* AIM: Print exactly the lines from the line with "In this scene shown" to the last line of the data, please, both included.

>> begin TASK MATERIAL

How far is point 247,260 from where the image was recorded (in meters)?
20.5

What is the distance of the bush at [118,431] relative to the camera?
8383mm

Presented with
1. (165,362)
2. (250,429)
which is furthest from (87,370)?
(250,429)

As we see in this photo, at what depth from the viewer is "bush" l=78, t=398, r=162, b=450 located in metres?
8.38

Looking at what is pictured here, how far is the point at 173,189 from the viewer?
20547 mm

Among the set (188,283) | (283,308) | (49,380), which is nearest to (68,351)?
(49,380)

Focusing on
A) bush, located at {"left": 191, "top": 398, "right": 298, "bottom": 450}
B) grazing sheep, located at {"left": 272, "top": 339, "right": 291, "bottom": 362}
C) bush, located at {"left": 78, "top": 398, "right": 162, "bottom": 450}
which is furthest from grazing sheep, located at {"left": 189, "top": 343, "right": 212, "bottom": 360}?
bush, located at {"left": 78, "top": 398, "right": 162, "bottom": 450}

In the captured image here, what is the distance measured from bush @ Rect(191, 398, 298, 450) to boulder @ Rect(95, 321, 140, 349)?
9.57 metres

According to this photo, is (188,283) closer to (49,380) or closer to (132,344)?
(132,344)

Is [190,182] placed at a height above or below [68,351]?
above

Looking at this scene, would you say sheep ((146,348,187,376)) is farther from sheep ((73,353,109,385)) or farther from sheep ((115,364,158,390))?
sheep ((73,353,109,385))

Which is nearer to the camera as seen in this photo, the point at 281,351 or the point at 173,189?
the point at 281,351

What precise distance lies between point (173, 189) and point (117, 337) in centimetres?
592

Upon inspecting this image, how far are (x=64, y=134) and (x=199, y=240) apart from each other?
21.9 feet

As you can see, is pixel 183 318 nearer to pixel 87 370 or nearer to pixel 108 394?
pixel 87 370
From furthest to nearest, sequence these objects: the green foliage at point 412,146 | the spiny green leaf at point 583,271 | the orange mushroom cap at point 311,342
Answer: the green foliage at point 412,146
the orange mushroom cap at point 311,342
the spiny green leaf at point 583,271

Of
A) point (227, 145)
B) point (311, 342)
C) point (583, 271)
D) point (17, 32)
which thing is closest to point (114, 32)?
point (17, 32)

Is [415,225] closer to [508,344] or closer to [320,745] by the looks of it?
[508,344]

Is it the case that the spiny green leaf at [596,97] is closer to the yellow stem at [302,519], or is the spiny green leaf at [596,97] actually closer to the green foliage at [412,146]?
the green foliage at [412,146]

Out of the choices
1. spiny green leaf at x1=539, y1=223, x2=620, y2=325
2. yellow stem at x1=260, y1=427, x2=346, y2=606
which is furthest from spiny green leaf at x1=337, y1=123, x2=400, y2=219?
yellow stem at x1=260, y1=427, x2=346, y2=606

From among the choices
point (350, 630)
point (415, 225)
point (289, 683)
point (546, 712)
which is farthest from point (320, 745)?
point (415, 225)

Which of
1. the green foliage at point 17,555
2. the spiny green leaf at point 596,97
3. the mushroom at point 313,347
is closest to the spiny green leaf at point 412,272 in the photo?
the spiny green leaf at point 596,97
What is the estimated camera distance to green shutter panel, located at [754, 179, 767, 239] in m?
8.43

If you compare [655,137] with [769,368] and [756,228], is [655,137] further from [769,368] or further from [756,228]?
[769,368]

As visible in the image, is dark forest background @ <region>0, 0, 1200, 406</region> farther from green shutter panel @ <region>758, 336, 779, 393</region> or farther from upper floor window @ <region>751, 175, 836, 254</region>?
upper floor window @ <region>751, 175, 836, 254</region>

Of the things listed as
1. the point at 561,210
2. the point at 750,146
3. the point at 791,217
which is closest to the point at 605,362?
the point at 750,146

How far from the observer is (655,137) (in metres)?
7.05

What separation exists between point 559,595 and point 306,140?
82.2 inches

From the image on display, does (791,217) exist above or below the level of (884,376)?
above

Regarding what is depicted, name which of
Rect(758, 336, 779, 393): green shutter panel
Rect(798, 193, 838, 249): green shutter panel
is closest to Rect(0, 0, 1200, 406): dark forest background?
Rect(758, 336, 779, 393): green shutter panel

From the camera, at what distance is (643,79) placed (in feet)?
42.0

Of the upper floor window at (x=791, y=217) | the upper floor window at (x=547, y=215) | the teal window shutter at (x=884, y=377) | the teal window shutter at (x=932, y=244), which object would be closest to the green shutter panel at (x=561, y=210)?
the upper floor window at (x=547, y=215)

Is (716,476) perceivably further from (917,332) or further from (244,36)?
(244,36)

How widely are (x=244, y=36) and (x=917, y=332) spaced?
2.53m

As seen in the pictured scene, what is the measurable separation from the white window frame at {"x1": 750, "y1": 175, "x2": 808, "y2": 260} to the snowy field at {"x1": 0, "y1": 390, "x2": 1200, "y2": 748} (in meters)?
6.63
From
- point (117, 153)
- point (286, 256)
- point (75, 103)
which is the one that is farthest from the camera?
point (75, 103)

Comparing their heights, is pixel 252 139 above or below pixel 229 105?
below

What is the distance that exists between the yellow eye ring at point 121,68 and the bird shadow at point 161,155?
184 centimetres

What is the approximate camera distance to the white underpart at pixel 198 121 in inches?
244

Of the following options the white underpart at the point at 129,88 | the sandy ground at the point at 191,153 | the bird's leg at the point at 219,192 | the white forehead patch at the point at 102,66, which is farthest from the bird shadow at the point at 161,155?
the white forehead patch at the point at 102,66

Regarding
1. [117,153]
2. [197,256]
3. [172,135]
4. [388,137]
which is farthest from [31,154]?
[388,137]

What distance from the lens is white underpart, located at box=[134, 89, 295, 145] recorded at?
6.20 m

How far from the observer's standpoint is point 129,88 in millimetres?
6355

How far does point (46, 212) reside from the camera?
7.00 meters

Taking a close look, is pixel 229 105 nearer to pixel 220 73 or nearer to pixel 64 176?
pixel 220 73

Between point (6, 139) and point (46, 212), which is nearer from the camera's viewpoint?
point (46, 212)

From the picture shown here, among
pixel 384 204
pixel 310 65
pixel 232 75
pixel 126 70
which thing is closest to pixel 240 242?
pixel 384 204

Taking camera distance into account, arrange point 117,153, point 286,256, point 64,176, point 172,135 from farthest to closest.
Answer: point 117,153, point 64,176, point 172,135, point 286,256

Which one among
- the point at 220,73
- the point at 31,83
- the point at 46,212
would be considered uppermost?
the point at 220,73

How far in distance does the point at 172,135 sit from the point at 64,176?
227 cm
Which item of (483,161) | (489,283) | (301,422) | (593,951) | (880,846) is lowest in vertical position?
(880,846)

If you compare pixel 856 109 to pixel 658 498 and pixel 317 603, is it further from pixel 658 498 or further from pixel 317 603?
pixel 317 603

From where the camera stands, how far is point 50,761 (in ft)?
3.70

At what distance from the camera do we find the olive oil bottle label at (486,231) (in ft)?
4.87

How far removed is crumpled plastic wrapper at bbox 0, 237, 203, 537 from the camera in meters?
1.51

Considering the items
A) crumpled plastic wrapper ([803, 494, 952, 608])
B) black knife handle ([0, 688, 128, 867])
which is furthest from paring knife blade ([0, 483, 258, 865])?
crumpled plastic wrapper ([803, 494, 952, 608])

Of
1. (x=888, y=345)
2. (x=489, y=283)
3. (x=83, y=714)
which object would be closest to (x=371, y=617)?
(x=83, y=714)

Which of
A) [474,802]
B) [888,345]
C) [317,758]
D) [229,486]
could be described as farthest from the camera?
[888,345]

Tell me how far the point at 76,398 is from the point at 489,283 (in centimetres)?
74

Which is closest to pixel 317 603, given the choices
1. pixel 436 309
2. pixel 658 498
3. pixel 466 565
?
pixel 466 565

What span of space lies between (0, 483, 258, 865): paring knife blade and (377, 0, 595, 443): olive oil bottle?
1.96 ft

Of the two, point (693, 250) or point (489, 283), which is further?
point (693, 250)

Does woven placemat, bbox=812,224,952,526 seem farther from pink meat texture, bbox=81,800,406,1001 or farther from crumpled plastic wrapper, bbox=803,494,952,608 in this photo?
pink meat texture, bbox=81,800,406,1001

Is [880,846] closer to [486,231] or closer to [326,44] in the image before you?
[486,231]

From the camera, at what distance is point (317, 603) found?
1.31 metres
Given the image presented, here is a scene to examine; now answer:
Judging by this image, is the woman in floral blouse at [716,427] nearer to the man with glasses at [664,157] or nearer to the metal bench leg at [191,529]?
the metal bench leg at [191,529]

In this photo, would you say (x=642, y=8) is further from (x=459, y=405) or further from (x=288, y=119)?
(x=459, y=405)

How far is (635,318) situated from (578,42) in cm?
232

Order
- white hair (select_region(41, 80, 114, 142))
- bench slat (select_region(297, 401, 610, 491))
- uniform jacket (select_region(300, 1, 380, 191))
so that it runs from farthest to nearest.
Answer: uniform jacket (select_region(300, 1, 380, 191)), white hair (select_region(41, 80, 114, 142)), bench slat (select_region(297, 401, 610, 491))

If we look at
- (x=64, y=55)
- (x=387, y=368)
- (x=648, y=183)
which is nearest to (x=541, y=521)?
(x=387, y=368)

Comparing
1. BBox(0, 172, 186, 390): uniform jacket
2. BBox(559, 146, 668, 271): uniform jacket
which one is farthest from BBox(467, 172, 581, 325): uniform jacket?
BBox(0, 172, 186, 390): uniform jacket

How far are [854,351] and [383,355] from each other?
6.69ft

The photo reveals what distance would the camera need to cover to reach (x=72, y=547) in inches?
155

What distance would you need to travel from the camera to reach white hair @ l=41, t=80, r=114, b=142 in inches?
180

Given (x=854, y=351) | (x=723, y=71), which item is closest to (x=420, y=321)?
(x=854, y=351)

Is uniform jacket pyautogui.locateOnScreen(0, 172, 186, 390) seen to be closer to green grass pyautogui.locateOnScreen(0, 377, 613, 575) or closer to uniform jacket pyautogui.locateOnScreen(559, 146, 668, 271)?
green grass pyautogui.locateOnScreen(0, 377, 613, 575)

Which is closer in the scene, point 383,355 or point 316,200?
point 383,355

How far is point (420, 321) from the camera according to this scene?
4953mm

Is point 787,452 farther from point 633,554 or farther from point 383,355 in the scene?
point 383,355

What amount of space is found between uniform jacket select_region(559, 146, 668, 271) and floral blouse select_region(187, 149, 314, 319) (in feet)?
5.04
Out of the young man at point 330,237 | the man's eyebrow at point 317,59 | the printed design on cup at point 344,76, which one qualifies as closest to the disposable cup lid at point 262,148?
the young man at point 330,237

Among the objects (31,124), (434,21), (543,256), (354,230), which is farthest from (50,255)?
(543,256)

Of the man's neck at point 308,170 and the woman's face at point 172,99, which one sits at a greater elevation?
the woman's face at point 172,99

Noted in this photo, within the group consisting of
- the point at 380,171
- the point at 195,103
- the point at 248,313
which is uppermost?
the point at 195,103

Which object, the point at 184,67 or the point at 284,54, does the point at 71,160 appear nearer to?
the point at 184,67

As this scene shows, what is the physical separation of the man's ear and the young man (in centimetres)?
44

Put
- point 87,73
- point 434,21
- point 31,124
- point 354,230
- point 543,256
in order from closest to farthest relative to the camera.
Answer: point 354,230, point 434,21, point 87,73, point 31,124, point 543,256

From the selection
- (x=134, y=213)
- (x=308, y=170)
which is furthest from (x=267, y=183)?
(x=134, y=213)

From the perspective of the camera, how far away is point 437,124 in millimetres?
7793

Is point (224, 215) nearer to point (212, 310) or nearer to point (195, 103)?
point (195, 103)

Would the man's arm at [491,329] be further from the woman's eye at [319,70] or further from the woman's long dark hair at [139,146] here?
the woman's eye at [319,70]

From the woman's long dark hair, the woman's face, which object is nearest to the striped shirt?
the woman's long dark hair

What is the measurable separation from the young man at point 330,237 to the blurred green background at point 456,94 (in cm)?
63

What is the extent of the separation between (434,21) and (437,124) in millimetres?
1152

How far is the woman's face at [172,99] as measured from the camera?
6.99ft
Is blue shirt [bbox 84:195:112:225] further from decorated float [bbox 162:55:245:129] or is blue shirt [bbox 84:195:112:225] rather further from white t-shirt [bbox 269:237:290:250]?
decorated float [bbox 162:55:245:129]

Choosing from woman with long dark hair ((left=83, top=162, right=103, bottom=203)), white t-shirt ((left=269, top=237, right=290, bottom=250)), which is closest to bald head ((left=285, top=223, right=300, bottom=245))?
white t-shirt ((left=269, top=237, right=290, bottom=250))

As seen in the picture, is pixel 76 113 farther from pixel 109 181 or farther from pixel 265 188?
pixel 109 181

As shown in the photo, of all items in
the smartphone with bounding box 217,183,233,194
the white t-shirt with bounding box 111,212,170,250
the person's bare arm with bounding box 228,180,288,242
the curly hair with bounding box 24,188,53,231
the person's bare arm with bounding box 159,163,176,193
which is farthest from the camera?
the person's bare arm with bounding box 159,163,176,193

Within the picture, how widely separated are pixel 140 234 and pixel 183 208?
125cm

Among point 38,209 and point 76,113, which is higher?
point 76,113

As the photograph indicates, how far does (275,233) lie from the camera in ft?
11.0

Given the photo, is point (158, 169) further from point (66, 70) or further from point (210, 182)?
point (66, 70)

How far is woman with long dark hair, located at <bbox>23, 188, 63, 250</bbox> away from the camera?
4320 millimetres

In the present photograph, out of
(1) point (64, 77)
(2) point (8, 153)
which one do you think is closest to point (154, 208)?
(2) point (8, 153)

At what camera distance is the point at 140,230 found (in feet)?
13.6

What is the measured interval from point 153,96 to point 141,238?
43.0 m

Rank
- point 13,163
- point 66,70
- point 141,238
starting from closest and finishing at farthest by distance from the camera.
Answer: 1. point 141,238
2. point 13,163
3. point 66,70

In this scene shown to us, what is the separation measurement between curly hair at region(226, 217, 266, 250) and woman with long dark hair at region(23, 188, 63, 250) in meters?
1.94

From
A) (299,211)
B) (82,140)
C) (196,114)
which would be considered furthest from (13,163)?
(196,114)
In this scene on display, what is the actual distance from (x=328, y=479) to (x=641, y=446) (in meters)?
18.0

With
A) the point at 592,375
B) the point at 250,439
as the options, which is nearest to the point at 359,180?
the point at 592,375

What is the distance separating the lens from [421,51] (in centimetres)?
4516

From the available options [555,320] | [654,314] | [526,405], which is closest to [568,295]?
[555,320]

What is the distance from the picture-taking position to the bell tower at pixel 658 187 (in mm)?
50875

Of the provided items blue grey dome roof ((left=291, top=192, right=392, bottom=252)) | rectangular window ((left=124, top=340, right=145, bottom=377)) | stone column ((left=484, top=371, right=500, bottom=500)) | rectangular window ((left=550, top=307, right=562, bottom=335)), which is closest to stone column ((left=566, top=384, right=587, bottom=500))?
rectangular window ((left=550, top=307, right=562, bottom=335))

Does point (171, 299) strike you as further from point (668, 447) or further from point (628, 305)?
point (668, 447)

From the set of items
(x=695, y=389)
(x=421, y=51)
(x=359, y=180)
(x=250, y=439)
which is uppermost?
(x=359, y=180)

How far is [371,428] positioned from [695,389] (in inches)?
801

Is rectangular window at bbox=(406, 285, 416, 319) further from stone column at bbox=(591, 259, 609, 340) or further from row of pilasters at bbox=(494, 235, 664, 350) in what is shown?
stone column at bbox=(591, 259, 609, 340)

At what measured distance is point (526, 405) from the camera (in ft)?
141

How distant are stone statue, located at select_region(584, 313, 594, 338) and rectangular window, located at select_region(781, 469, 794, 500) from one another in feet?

>> end TASK MATERIAL

* FULL OUTPUT:
In this scene shown to us, what is the separation measurement between curly hair at region(226, 217, 266, 250) and woman with long dark hair at region(23, 188, 63, 250) in meters?
1.94

From
A) (299,211)
B) (82,140)
C) (196,114)
which would be considered furthest from (13,163)?
(196,114)
In this scene on display, what is the actual distance from (x=328, y=479) to (x=641, y=446) (in meters)?
18.0

With
A) the point at 592,375
B) the point at 250,439
as the options, which is nearest to the point at 359,180?
the point at 592,375

What is the distance separating the lens from [421,51] (in centimetres)?
4516

From the available options [555,320] | [654,314] | [526,405], which is closest to [568,295]?
[555,320]

What is the distance from the picture-taking position to the bell tower at pixel 658 187 (in mm)?
50875

Of the provided items blue grey dome roof ((left=291, top=192, right=392, bottom=252)) | rectangular window ((left=124, top=340, right=145, bottom=377)) | stone column ((left=484, top=371, right=500, bottom=500)) | rectangular window ((left=550, top=307, right=562, bottom=335)), which is closest to stone column ((left=566, top=384, right=587, bottom=500))?
rectangular window ((left=550, top=307, right=562, bottom=335))

Does point (171, 299) strike you as further from point (668, 447) or further from point (628, 305)?
point (668, 447)

From the set of items
(x=695, y=389)
(x=421, y=51)
(x=359, y=180)
(x=250, y=439)
which is uppermost?
(x=359, y=180)

How far is [371,428] positioned from [695,389] (in inches)?
801

Is rectangular window at bbox=(406, 285, 416, 319) further from stone column at bbox=(591, 259, 609, 340) or further from row of pilasters at bbox=(494, 235, 664, 350) in what is shown?
stone column at bbox=(591, 259, 609, 340)

At what measured distance is point (526, 405) from the camera (in ft)?
141

How distant are stone statue, located at select_region(584, 313, 594, 338) and rectangular window, located at select_region(781, 469, 794, 500) from one another in feet?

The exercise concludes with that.